Graphical representation of the proposed system

Segmentation and extraction of region of interest (ROI) After contrast enhancement, Otsu multilevel segmentation is applied on the image. For segmentation, the number of clusters is considered as four. It is observed that mainly three different shades of color are present in retinal image: dark red for blood vessel tree and dark lesions like HAM; bright yellow for optic disc and bright lesions like exudates; reddish yellow for the fluid and membrane of retina. Black color indicates the corner portions of the fundus image. After segmentation, the region of interest (ROI) is extracted. For dark lesion detection, the cluster corresponding to darkest region is considered as the ROI. This includes dark lesions along with blood vessel tree. In the case of bright lesion detection, the cluster corresponding to brightest region is the ROI. In this case, the optic disc along with bright lesions is extracted. The next step is to eliminate the normal objects of retina from ROI, namely elimination of the optic disc and blood vessel tree.

Optic disc elimination Optic disc removal is an important step in the characterisation of bright lesions [7]. In the image containing bright clusters, optic disc is eliminated following the two steps outlined as follows: as the size of bright lesions is significantly small compared to the size of optic disc, lesions are removed from the image by the morphological closing operation. This leaves a circular structure covering the optic disc. Then image subtraction is done between the image containing bright lesions with optic disc and the image containing only optic disc. In Fig. 2, the different steps of lesion detection are shown. Figure 2a, b represents the input retina image and the contrast enhanced image. Figure 2c is the segmented image with four clusters. Figure 2d represents the image containing bright lesions and optic disc. After removing the small structures from Fig. 2d, a circular structure in the position of optic disc is obtained. Then, after removing the optic disc, lesions are detected in Fig. 2e. This retains the bright lesions only as output.

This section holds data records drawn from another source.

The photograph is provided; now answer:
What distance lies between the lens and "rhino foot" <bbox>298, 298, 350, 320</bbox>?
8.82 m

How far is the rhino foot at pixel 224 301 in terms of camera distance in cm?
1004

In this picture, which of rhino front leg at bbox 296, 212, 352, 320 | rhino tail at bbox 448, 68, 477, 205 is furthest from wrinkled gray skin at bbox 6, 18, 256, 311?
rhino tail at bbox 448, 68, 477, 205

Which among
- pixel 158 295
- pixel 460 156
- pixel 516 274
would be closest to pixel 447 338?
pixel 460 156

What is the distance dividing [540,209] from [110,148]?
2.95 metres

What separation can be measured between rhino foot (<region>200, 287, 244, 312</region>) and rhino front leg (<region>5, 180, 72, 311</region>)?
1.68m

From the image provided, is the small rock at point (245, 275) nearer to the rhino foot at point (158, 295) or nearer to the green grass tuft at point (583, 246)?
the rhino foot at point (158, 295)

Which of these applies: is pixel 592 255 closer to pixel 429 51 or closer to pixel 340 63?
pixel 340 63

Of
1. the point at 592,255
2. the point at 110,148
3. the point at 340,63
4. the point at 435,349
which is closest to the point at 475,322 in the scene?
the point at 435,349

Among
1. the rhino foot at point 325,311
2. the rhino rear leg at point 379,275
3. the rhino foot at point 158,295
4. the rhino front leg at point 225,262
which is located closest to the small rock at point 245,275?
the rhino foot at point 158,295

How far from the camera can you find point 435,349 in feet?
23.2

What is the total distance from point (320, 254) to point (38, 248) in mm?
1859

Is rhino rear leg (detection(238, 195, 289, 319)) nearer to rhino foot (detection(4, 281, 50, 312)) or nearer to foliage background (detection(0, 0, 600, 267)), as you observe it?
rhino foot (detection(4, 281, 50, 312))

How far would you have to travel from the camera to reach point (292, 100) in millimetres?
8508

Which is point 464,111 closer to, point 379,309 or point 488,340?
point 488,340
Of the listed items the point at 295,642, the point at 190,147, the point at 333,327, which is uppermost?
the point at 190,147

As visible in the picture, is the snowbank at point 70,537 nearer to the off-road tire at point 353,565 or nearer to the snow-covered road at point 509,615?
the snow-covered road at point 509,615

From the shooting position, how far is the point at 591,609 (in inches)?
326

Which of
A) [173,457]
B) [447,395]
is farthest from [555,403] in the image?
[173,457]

Blood vessel tress elimination In case of blood vessel tree elimination, image opening is used with disc type structuring element. This eliminates the dark lesions. Then upon applying logical XOR operation between the image containing dark lesion with blood vessel tree and the image containing only blood vessel tree, the blood vessel tree is removed. The input retina image, segmented image and the final output image is shown in Fig. 2. The lesion detection step using image processing implemented using Matlab can be applied to the databases containing macula centric retina fundus images without any manual adjustments.

Fig. 2
figure 2

a Input retina image with HE and CWS (image014 of DiaretDB1 [15]) b contrast enhanced image c segmented image by Otsu multilevel thresholding d extraction of the cluster containing bright pixels e detection of bright lesions

3.2 Feature selection

In addition to the choice of better data sets for accuracy of classification, designing of good features is also of paramount importance. Eleven features are selected for constructing the CBIR system using decision tree model. The selection of features is done depending on the consultation with the ophthalmologists and on literature review. Texture-based features are: color, shape, size and sharpness of edge. Color feature is important for distinguishing between dark lesions from bright lesions. For differentiation among bright lesion classes, color feature is also useful as HE is generally bright yellow and CWS is generally whitish yellow. In dark lesion classes, MA is normally light red in contrast to the dark red color of HAM. The variation of shape and size of MA compared to HAM is also significant. Sharpness of edge is selected as it contributes significant information about the edge of CWS which is blurred and the edge of HE which is sharp [18]. In Table 2, the texture based low level physical attributes of different classes of lesions are listed along with their categorical feature values. In the feature selection step, the evaluation of texture based features like color, shape, size and sharpness of edge of the abnormal objects needs manual interpretation. All the selected features are treated as extracted features for the evaluation of feature vector set as elimination of a single feature decreases the accuracy of the proposed methodology.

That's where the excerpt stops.